Just like the two opposing mirrors are enough for infinity, most of design patterns can be applied repeatedly producing any amount of LOC desired. We can always create a factory for any factory or wrap a delegating layer around any class that already delegates.

This is of course somewhat artificial example, but I hope it explains why I think that some developers time to time write too much of code, applying the indirection multiple times. Are there any standard approaches to limit the proliferation of the indirection layers?

h22
  • 927

2 Answers2

3

You're confused about the purpose of design patterns.

It's not that using a design pattern is good because more patterns = better code in any way.
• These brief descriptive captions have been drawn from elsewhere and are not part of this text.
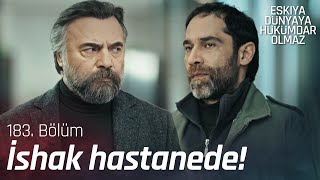 İshak Hastanede Gövde Gösterisi Yapıyor - Eşkıya Dünyaya Hükümdar Olmaz 183. Bölüm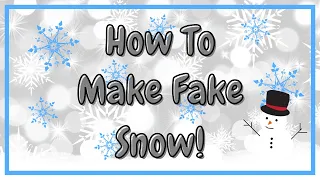 DO THIS! Make Fake Snow! | ONLY 2 INGREDIENTS | Easy DIY Craft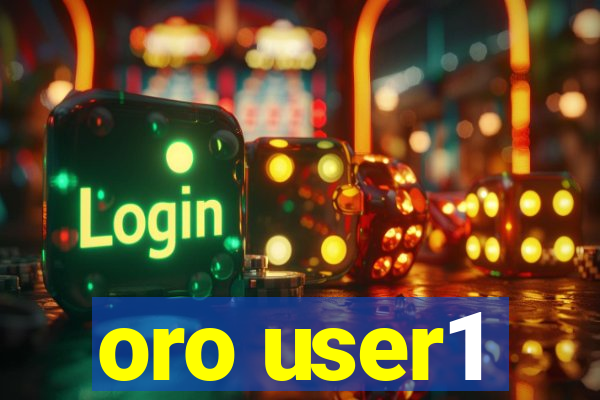 oro user1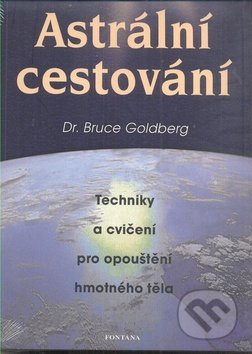 Astrální cestování - Bruce Goldberg, Fontána, 2011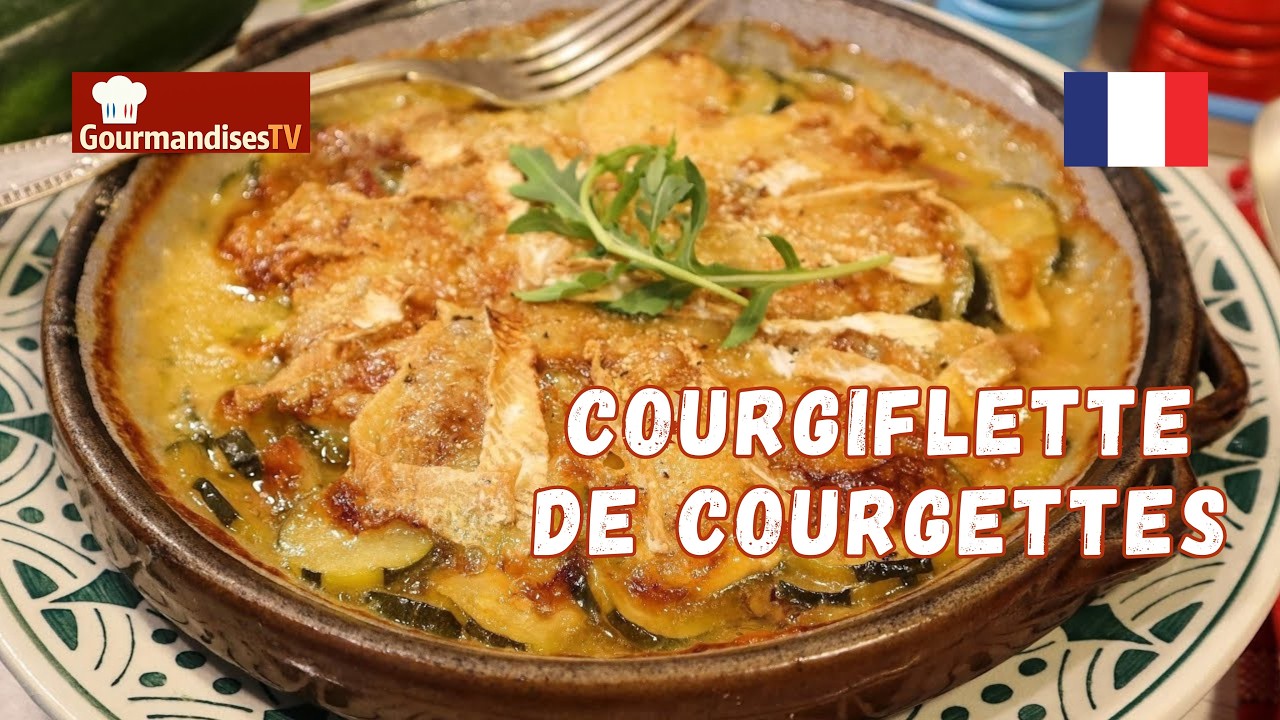 Ma COURGIFLETTE DE COURGETTES au Camembert - Surprenant ! - Mère Mitraille - Gourmandises TV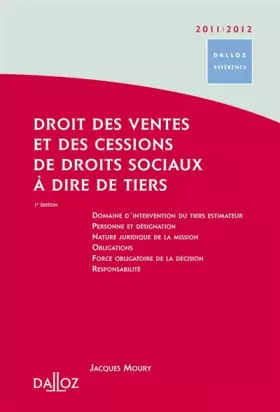 Couverture du produit · Droit des ventes et des cessions de droits sociaux à dire de tiers 2011/2012 - 1ère édition: Dalloz Référence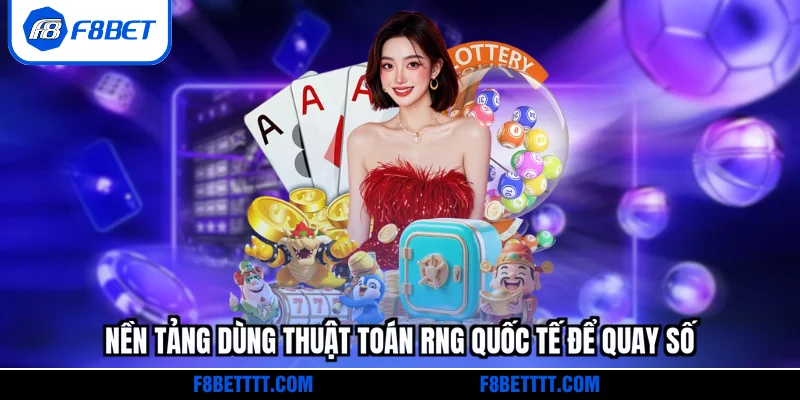 Nền tảng dùng thuật toán RNG quốc tế để quay số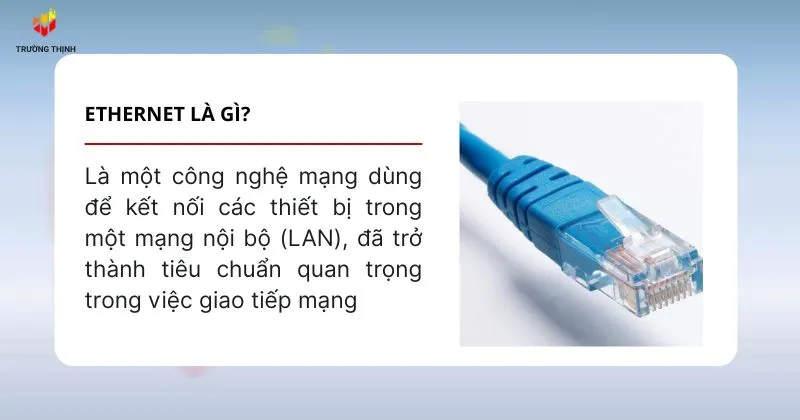 Ethernet là gì?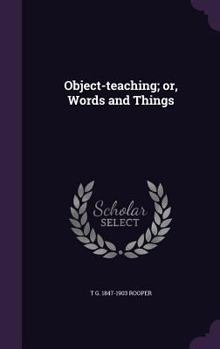Hardcover Object-teaching; or, Words and Things Book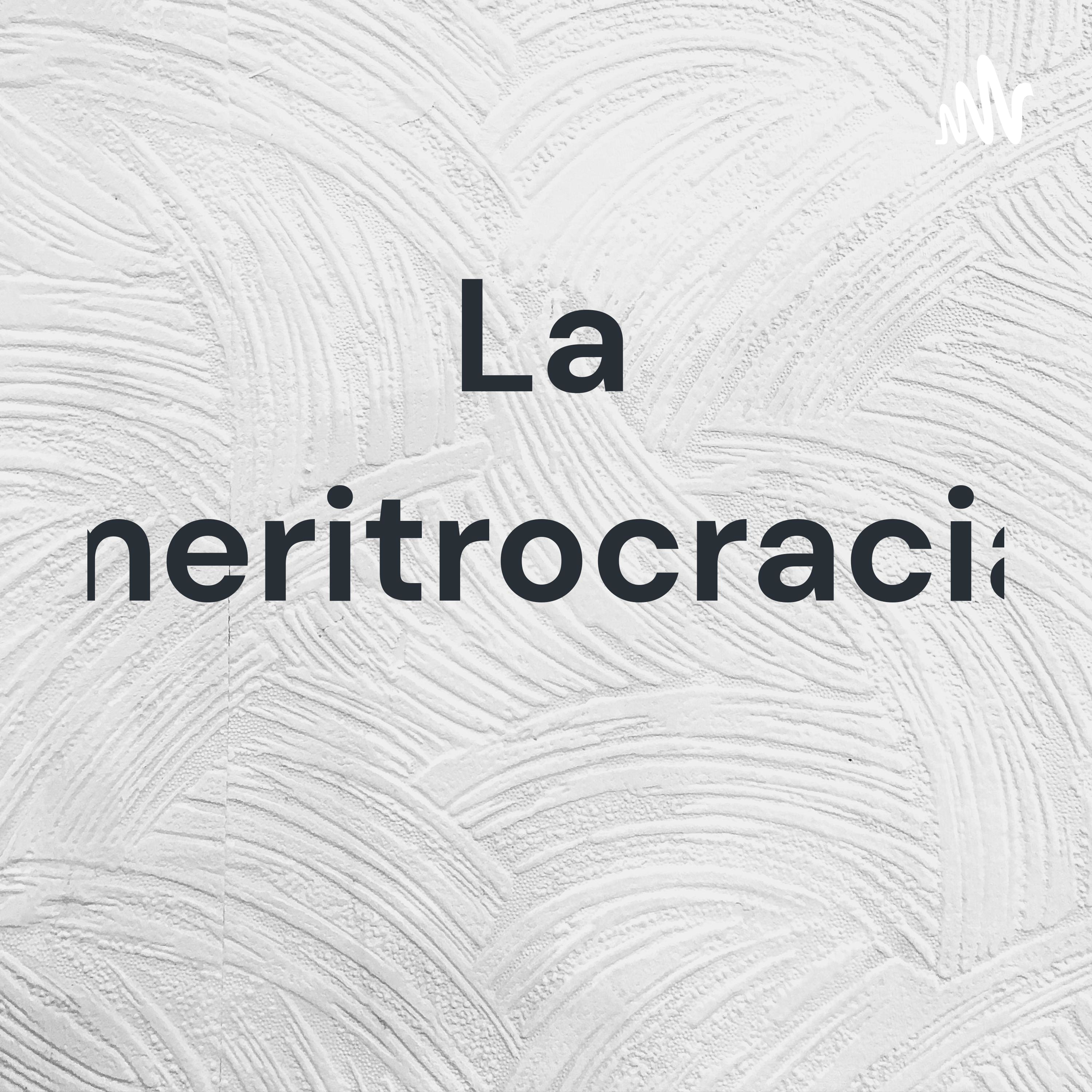 La meritrocracia cover art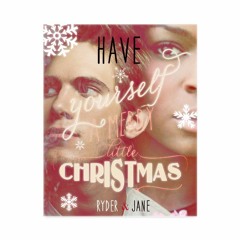 Have Yourself A Merry Little Christmas - @GA_BlablaBLAKE & @GA_SamanthaMW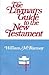 The Layman's Guide to the New Testament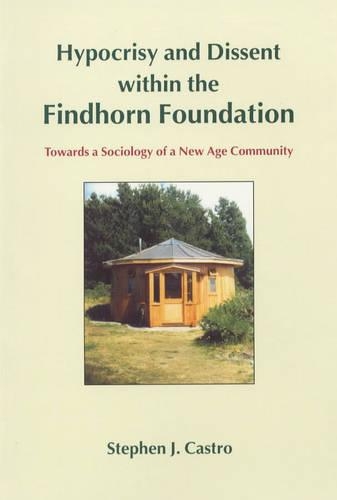 Hypocrisy and Dissent within the Findhorn Foundation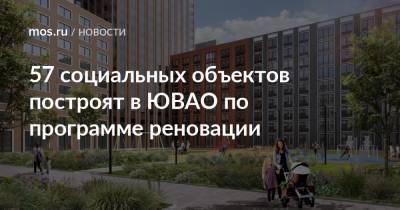 Сергей Левкин - 57 социальных объектов построят в ЮВАО по программе реновации - mos.ru - Москва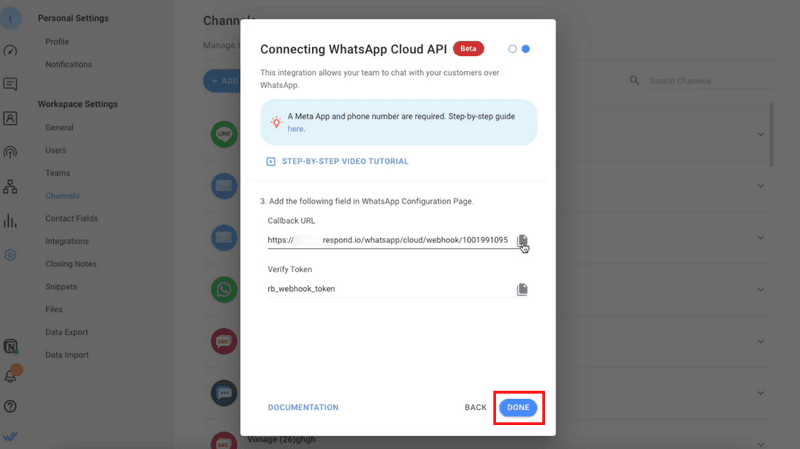 Kembali ke respond.io dan klik Selesai. Dengan begitu, Anda telah berhasil menghubungkan WhatsApp Anda Cloud API  ke respond.io!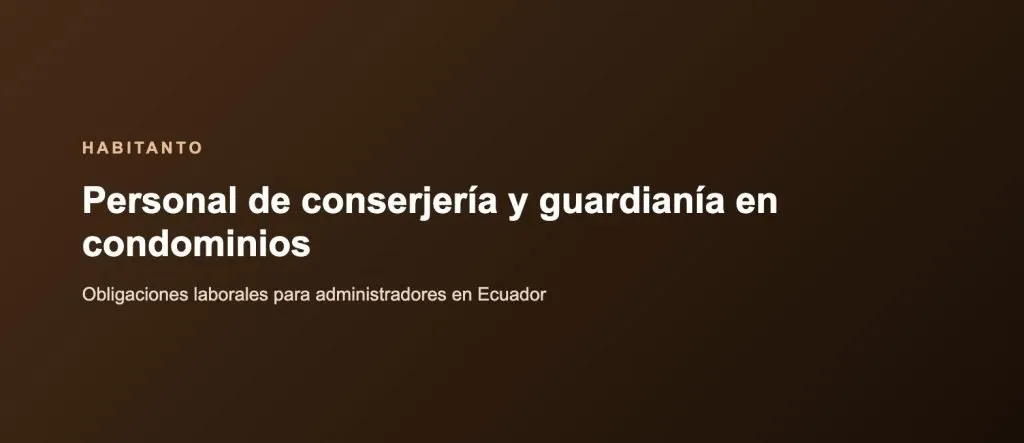 Personal de conserjería en condominios en Ecuador
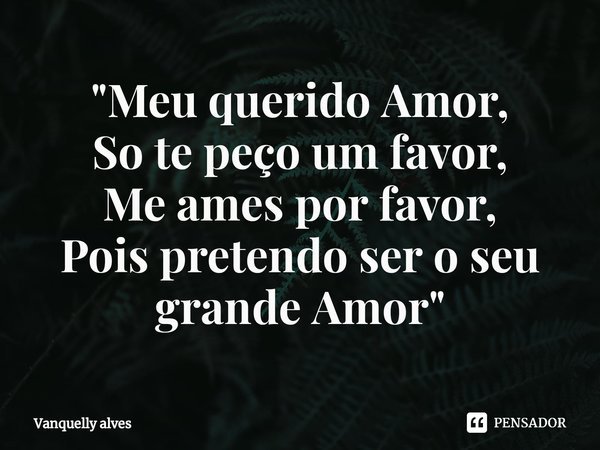 ⁠"Meu querido Amor, So te peço um favor, Me ames por favor, Pois pretendo ser o seu grande Amor"... Frase de Vanquelly Alves.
Patterns are recurring workable solutions to recurring complex constraints on our solutions. If we use a pattern, it's because it fits our present constraints, not because many other people also do it. The point of naming and sharing them is to alert other users to a possible solution we found, and to simplify communication about recurring complex class structures.

Therefore, if your program exhibits constraints that make using a factory of factories the best solution, then do it. If it doesn't, don't. Once you've done it it makes sense to call your classes the obvious names so that future readers of your code can follow your reasoning faster. But it's the reasoning that must decide whether to use a pattern and how often, not the lure of the pattern.

Kilian Foth
  • 109,273
  • 1
    Patterns are actually a form of redundancy, so they can also be viewed as flaws in the programming tools or missing libraries. – Frank Hileman May 02 '17 at 22:25
1

Code reviews.

If someone can't justify creating another indirection layer to his/her peers, it doesn't need to exist. If they can and the benefit is worth the work, it's probably ok.

Some projects will require a lot of indirection, others not so much. Only a human will have a chance at determining if it is justified or not.

Code reviews are a way to sanity check each other. Use them.